For the break, Alex and I have decided to read a book together: Lies My Teacher Told Me: Everything Your American History Textbook Got Wrong, by James W. Loewen. Last night (Christmas Eve) Alex gifted me my copy, and I have so far read through the introduction. The sense I got from this section was that textbook usage is not conducive to student learning and that many of them contain outright falsehoods. Indeed, it is almost suggested that the textbooks are agenda-driven, bearing titles that allude to American greatness. Reading through this introduction made me think about an idea that a number of educational reformers have, that the education system in America is designed to dumb down and indoctrinate our children in either progressivism or statism. A good example of this thinking is Samuel Blumenfeld and Alex Newman’s book Crimes of the Educators: How Utopians Are Using Government Schools to Destroy America's Children, where they suggest that the Common Core State Standards and other curriculum changes, such as the turn away from phonetic reading education, are purposeful actions to dumb down Americans.* Even the great John Taylor Gatto buys into this theory to some degree, as demonstrated in his books Dumbing Us Down and The Underground History of American Education.
Now, while I can wholeheartedly agree that the current structure and practices of modern compulsory schooling is hurting students intellectually, especially in the areas of creativity and critical thinking, I do not think that this is the result of some master plan to turn the masses into sheep. This is not to say that school was not designed for a purpose, and that that purpose was not the flourishing of individuality. The school system was created to turn the masses into productive factory workers.** However, that is very different from saying that the masses were to be purposefully made stupid, and, indeed, the history supports the notion that school was meant to filter out the stupid students, but did convey knowledge for as long as the students remained. Still, the destructiveness of schooling does seem awfully suspicious.
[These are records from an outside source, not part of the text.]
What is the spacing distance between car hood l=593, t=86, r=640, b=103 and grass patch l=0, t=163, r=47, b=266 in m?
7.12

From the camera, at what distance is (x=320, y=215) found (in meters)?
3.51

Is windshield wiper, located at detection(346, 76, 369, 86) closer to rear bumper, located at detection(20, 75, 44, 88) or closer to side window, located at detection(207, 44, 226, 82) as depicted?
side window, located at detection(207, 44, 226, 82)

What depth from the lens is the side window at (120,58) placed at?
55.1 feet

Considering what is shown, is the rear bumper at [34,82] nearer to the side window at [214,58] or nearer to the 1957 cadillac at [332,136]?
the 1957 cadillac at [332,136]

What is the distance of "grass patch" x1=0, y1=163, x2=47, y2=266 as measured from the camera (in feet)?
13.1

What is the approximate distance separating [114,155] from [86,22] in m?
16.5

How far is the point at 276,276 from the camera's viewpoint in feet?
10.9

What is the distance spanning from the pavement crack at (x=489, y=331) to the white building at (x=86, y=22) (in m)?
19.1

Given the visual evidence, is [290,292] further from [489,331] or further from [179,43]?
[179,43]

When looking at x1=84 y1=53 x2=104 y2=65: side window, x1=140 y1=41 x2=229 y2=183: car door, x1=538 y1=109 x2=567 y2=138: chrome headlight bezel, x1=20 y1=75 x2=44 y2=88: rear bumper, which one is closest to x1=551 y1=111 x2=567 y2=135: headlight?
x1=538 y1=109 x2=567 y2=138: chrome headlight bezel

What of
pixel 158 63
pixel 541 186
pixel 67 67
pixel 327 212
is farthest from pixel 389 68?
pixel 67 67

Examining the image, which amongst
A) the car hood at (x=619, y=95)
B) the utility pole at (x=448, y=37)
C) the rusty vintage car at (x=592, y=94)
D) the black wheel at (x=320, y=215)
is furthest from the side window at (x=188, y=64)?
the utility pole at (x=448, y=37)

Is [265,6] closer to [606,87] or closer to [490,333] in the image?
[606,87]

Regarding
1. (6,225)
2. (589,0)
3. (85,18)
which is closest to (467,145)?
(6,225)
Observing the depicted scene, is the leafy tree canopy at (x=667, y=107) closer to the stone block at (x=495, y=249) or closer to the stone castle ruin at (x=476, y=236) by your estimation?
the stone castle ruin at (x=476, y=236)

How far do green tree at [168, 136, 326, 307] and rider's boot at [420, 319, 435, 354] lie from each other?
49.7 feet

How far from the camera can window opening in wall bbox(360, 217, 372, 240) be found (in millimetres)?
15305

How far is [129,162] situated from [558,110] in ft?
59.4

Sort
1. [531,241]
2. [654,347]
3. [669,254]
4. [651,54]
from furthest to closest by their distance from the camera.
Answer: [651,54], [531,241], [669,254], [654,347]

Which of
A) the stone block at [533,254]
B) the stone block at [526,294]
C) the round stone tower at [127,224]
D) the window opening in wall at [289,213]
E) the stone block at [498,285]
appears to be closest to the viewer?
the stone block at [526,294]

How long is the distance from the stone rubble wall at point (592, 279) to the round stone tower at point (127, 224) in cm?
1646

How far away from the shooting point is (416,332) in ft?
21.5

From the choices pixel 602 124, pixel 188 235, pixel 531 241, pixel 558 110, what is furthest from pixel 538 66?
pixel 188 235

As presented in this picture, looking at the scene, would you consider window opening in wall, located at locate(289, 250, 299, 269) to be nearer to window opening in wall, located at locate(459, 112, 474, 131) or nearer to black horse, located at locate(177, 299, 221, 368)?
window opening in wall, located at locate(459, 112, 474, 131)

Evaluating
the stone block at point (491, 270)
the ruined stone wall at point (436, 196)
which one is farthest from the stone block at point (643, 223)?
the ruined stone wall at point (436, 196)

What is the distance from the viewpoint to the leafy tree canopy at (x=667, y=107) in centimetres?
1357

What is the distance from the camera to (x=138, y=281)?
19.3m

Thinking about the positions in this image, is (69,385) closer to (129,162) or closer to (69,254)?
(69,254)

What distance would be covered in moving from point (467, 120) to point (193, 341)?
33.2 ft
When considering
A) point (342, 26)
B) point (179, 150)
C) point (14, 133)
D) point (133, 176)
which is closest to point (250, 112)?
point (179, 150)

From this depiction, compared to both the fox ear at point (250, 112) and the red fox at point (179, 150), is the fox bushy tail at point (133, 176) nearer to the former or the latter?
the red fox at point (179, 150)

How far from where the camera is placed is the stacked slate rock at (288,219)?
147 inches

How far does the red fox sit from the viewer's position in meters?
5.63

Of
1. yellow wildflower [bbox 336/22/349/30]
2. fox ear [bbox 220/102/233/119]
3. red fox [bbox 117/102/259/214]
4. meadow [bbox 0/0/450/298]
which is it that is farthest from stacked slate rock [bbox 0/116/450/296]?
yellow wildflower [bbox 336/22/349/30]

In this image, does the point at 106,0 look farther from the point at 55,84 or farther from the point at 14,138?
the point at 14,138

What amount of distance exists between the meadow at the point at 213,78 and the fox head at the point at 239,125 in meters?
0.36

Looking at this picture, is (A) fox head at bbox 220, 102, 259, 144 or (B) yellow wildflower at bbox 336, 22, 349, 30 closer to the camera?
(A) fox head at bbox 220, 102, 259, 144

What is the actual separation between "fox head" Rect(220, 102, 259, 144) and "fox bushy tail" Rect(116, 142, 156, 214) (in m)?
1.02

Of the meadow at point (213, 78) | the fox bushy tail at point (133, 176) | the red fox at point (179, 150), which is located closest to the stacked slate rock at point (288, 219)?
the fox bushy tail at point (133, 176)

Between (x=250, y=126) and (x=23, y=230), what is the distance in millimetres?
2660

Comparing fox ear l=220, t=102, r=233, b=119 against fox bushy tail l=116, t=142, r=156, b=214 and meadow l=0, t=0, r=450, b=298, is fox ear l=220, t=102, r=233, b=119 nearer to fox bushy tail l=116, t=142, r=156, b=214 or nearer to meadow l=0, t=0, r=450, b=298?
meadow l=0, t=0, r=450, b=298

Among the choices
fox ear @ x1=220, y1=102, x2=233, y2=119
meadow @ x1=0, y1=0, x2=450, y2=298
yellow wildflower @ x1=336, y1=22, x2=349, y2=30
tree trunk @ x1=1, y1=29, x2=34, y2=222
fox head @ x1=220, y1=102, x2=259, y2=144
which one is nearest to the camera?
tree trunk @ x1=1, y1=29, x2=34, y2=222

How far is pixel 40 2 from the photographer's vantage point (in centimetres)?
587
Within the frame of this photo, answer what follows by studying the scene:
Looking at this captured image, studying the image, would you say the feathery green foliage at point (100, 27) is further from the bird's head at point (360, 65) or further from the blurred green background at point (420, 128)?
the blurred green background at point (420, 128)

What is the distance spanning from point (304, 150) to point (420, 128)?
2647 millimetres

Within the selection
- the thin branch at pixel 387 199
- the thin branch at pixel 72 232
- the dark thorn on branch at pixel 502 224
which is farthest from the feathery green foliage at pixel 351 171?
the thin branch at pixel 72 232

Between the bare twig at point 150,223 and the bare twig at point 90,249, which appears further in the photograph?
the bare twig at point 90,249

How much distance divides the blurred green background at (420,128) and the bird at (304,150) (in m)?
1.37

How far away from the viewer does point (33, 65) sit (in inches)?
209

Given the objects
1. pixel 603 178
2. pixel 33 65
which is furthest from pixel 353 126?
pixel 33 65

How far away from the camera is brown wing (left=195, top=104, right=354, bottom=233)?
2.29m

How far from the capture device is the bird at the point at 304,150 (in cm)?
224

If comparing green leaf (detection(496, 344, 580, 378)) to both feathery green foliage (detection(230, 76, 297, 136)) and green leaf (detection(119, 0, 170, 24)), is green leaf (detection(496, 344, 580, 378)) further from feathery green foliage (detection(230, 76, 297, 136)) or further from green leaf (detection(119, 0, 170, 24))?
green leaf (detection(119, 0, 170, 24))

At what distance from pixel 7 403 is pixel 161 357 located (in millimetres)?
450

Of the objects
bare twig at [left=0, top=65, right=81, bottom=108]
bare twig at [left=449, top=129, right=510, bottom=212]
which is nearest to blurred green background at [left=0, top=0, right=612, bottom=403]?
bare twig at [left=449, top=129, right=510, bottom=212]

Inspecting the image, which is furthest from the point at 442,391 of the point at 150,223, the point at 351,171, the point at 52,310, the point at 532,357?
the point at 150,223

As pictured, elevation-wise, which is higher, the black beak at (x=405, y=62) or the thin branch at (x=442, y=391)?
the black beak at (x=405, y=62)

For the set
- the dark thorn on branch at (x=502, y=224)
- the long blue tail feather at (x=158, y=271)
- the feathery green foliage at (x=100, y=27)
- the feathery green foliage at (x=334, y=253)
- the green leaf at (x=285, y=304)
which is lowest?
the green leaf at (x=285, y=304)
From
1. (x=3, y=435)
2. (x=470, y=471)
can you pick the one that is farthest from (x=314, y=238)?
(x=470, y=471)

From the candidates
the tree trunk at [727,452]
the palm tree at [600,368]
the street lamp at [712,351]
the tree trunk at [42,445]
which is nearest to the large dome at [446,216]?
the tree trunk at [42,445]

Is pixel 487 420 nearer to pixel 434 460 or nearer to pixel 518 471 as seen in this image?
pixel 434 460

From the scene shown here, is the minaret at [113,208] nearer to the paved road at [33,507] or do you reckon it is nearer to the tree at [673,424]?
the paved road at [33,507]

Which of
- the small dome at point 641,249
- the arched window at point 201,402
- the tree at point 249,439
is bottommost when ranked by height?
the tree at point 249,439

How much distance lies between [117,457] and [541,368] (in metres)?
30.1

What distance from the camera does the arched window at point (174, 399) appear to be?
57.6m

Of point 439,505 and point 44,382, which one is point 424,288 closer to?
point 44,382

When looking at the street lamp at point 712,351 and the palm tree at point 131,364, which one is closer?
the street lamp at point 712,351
The reason I believe that there is no subcommittee of the Illuminati or what-have-you that has deliberately designed the school system to indoctrinate and dumb down the population is the same reason I believe that centralized public schooling can never actually educate the masses successfully: because central plans don’t work. If the results we see today were indeed the original intent of the school builders, than school would be, astoundingly, be the first successful centrally planned government institution. How likely is that? No, what I suspect is going on here is that those who are calling out the unseen wolf at the top are falling prey to their own constructivist mindsets, where they believe that everything is the outcome of conscious design. They fail to appreciate the power and pervasiveness of spontaneous orders in society.
It takes no great stretch to see how progressive educators can create a self-sustaining cycle of progressive education (I mean this in the political sense, not the reform sense), wherein the longer students stay in school, the more leftist they become. Since our educators have often been in school longer than other members of society, they would tend to be more leftist, and the cycle continues. Furthermore, the intellectually destructive effects of school glaringly follow from many of school’s most common practices. However, given the defenses offered by all types of people for these practices, it seems unlikely that these practices were meant to, or are widely seen as, hurting students intellectually. Negative secondary consequences are far more common to a central plan, which public schooling is, than achievement of a plan’s goals. I think, therefore, that there is no evil boogeyman in the shadows that reformers are fighting against. More likely, our struggle is merely against ignorance, and inertia, and special interests. That, of course, is struggle enough.
*The spelling of the word “phonetic,” however, suggest that Blumenfeld and Newman’s position may not be as secure as they imagine.
**There is some small debate on this point, which fails to overcome the consensus view for my purposes.